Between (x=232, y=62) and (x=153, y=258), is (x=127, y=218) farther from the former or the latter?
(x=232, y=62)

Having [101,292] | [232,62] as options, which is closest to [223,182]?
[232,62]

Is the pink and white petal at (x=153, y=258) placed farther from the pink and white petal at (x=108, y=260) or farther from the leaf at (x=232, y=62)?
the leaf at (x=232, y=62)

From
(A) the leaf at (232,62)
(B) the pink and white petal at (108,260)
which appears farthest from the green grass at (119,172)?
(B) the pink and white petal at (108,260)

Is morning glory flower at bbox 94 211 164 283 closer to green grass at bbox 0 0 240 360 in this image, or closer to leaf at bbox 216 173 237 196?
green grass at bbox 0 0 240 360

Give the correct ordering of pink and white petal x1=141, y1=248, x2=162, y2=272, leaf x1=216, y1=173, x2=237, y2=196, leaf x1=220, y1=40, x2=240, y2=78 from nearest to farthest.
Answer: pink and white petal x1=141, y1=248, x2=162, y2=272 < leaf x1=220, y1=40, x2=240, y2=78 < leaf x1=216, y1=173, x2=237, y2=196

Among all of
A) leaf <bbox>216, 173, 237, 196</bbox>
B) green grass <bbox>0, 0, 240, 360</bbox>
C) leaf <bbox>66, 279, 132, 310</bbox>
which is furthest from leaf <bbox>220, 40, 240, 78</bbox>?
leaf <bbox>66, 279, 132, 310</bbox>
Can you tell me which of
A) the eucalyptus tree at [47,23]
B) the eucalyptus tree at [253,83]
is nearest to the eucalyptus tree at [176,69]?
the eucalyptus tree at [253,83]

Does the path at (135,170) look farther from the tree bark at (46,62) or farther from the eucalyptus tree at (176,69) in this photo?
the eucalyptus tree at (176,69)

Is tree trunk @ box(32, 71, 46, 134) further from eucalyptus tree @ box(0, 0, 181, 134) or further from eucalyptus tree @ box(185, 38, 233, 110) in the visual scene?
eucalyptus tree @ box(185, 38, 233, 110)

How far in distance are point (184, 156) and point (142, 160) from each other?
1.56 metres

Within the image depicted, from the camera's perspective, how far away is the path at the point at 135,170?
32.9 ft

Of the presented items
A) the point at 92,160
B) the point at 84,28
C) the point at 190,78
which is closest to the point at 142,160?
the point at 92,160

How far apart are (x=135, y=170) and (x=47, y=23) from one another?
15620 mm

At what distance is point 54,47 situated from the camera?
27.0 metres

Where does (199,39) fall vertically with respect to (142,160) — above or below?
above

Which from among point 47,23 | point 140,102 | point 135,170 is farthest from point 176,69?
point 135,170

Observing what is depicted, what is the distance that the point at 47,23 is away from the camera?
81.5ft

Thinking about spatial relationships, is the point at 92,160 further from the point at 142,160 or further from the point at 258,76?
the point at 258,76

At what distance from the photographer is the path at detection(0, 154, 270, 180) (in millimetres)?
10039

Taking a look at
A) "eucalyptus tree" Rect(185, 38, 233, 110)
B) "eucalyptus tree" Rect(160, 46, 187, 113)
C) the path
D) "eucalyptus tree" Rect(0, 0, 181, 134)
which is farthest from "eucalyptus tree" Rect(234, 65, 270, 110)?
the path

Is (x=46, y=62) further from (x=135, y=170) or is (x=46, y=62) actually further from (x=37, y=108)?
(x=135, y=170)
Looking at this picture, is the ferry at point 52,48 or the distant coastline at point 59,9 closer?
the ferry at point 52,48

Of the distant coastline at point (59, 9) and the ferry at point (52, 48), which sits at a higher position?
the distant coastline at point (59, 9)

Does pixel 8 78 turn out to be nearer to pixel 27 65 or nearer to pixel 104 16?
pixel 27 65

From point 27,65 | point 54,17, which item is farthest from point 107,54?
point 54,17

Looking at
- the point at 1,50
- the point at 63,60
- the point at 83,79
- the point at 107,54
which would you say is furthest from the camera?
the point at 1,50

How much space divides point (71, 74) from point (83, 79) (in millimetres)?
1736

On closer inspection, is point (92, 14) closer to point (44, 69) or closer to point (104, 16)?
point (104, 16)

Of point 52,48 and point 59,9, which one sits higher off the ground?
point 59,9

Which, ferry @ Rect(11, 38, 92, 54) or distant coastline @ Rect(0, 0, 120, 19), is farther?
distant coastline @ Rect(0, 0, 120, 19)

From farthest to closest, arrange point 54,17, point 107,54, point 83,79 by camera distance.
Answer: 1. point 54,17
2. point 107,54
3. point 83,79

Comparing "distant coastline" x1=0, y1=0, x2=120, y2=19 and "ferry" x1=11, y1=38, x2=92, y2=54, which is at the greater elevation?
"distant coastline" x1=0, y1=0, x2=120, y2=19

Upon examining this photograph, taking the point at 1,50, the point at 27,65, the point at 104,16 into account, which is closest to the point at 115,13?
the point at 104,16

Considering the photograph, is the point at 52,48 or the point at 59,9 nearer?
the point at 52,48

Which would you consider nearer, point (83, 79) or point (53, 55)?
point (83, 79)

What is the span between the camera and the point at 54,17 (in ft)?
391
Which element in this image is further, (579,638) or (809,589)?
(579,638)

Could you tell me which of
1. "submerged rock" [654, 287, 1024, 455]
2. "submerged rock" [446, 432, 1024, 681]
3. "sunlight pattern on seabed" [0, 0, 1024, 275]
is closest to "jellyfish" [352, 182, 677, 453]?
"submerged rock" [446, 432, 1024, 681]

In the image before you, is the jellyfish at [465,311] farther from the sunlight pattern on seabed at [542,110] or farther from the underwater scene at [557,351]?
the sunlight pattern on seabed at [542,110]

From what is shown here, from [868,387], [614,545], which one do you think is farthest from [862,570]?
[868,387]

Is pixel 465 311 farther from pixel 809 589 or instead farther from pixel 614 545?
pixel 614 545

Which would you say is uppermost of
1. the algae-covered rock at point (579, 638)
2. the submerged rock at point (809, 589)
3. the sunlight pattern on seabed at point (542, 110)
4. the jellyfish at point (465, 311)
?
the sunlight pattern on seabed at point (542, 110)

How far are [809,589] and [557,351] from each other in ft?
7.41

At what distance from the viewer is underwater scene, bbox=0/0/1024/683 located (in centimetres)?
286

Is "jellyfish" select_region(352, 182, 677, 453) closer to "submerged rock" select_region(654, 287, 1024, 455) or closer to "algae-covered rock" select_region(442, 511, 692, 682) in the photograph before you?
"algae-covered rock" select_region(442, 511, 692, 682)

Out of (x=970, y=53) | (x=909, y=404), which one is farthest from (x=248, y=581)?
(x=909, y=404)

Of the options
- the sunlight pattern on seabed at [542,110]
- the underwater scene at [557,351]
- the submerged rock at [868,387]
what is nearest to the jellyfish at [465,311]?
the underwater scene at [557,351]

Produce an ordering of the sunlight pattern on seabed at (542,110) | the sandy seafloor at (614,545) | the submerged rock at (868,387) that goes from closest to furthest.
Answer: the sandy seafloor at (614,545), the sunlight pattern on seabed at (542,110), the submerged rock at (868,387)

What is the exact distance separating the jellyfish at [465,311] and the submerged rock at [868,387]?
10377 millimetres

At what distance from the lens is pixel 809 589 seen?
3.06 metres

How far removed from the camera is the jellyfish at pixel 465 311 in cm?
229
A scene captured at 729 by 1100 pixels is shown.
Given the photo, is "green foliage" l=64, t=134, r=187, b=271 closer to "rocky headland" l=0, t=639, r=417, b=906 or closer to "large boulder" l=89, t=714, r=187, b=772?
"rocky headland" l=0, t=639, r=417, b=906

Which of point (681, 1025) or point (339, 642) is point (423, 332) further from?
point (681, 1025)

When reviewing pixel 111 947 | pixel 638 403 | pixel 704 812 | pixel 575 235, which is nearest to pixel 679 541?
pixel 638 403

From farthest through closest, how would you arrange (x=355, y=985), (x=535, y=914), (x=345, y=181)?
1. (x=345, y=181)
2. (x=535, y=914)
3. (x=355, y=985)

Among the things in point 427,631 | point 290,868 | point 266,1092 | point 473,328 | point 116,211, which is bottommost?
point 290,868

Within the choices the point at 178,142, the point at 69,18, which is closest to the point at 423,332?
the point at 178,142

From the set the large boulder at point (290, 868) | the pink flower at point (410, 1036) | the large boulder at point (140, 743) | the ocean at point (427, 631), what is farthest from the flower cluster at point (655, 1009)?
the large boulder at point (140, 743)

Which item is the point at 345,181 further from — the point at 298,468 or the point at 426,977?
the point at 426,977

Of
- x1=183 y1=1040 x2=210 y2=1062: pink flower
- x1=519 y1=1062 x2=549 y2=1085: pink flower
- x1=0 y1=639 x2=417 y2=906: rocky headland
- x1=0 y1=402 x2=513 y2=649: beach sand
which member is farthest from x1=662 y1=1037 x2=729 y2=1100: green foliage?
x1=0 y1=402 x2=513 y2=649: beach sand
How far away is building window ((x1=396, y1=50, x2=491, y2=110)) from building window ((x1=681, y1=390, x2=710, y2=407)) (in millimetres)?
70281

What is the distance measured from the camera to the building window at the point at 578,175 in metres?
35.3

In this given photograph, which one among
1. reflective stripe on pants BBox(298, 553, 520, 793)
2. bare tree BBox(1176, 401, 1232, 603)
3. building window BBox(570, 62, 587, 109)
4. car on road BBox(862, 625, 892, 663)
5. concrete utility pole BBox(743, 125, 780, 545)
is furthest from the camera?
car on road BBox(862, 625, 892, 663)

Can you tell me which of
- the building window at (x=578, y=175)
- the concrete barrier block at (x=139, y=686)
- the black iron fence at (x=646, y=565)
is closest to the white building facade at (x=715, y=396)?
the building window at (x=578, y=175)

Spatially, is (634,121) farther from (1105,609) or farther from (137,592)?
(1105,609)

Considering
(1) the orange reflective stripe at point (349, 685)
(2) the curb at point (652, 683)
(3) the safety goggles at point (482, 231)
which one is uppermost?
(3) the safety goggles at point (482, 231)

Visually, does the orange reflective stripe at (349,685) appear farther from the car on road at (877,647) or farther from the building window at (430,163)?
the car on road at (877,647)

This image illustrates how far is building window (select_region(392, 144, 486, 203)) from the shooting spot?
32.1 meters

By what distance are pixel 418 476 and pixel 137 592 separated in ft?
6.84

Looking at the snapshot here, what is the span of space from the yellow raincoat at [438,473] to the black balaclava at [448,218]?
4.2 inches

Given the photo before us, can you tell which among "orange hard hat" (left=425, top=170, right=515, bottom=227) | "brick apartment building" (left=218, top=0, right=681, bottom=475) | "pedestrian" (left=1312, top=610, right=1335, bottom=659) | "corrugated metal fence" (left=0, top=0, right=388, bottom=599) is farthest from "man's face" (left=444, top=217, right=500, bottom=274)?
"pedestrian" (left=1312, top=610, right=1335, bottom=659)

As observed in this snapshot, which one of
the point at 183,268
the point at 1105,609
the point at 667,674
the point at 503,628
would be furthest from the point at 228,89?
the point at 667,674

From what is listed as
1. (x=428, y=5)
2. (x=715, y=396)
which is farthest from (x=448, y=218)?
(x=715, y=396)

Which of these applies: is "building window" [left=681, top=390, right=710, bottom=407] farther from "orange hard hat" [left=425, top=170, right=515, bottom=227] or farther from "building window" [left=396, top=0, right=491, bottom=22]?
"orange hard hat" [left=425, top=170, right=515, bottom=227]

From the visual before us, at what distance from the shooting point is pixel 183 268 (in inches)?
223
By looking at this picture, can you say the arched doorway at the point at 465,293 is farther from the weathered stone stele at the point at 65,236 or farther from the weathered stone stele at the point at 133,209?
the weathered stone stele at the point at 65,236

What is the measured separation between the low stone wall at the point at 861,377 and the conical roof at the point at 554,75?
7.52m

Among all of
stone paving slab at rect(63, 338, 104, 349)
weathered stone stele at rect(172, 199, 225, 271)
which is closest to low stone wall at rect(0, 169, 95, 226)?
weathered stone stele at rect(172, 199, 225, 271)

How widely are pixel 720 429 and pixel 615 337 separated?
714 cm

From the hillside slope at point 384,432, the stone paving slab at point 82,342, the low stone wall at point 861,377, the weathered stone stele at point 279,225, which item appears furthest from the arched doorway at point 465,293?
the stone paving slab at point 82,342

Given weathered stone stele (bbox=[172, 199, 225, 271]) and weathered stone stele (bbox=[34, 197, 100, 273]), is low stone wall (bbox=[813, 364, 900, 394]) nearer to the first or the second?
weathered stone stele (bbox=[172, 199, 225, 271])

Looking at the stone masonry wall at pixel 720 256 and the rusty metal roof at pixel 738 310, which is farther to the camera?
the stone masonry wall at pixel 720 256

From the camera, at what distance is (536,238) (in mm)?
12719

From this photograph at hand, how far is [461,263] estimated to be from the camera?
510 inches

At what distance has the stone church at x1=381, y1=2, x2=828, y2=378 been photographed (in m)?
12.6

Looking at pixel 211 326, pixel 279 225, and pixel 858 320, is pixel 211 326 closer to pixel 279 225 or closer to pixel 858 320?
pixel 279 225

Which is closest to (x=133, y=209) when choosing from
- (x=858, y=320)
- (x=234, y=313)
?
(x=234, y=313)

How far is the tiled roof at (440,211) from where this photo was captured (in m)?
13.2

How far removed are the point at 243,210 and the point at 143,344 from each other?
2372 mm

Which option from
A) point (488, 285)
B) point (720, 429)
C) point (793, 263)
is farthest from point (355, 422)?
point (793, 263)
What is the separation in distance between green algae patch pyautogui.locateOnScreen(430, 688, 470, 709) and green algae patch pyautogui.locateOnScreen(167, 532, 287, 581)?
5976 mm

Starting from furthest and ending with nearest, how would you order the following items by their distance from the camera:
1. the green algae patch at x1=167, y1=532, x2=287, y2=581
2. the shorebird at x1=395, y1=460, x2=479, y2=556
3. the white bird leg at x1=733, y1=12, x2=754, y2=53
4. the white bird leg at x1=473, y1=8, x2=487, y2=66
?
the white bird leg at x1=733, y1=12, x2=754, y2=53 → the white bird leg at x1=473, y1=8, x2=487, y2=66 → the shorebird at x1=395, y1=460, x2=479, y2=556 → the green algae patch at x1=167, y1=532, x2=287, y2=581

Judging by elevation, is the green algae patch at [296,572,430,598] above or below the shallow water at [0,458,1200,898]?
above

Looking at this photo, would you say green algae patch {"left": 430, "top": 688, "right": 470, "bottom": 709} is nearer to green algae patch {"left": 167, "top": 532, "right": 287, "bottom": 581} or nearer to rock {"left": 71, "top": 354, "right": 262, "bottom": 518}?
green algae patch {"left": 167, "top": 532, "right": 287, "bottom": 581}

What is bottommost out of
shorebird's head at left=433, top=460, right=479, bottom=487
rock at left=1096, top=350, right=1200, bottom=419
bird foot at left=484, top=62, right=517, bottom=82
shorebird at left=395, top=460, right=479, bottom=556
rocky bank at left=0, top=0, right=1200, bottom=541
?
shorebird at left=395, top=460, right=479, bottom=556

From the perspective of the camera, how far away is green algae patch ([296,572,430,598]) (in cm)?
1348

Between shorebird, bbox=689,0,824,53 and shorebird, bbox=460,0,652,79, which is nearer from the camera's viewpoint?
========================================
| Work to be completed |
Quote verbatim the line containing "Which is closest to (x=133, y=209)" and every line after it through the end of the records above.

| In response |
Which is closest to (x=133, y=209) when choosing from
- (x=858, y=320)
- (x=234, y=313)
?
(x=234, y=313)

How far is the tiled roof at (440,211) from where this photo was captured (in m)?
13.2

How far removed are the point at 243,210 and the point at 143,344 from each other?
2372 mm

Which option from
A) point (488, 285)
B) point (720, 429)
C) point (793, 263)
is farthest from point (355, 422)?
point (793, 263)
What is the separation in distance between green algae patch pyautogui.locateOnScreen(430, 688, 470, 709) and green algae patch pyautogui.locateOnScreen(167, 532, 287, 581)?
5976 mm

Starting from furthest and ending with nearest, how would you order the following items by their distance from the camera:
1. the green algae patch at x1=167, y1=532, x2=287, y2=581
2. the shorebird at x1=395, y1=460, x2=479, y2=556
3. the white bird leg at x1=733, y1=12, x2=754, y2=53
4. the white bird leg at x1=473, y1=8, x2=487, y2=66
?
the white bird leg at x1=733, y1=12, x2=754, y2=53 → the white bird leg at x1=473, y1=8, x2=487, y2=66 → the shorebird at x1=395, y1=460, x2=479, y2=556 → the green algae patch at x1=167, y1=532, x2=287, y2=581

Judging by elevation, is the green algae patch at [296,572,430,598] above or below the shallow water at [0,458,1200,898]?
above

Looking at this photo, would you say green algae patch {"left": 430, "top": 688, "right": 470, "bottom": 709} is nearer to green algae patch {"left": 167, "top": 532, "right": 287, "bottom": 581} or nearer to rock {"left": 71, "top": 354, "right": 262, "bottom": 518}?
green algae patch {"left": 167, "top": 532, "right": 287, "bottom": 581}

What is bottommost out of
shorebird's head at left=433, top=460, right=479, bottom=487
rock at left=1096, top=350, right=1200, bottom=419
bird foot at left=484, top=62, right=517, bottom=82
shorebird at left=395, top=460, right=479, bottom=556
rocky bank at left=0, top=0, right=1200, bottom=541
?
shorebird at left=395, top=460, right=479, bottom=556

From the perspective of the camera, how far away is green algae patch ([296,572,430,598]) (in cm)?
1348

Between shorebird, bbox=689,0,824,53 and shorebird, bbox=460,0,652,79, which is nearer from the camera's viewpoint?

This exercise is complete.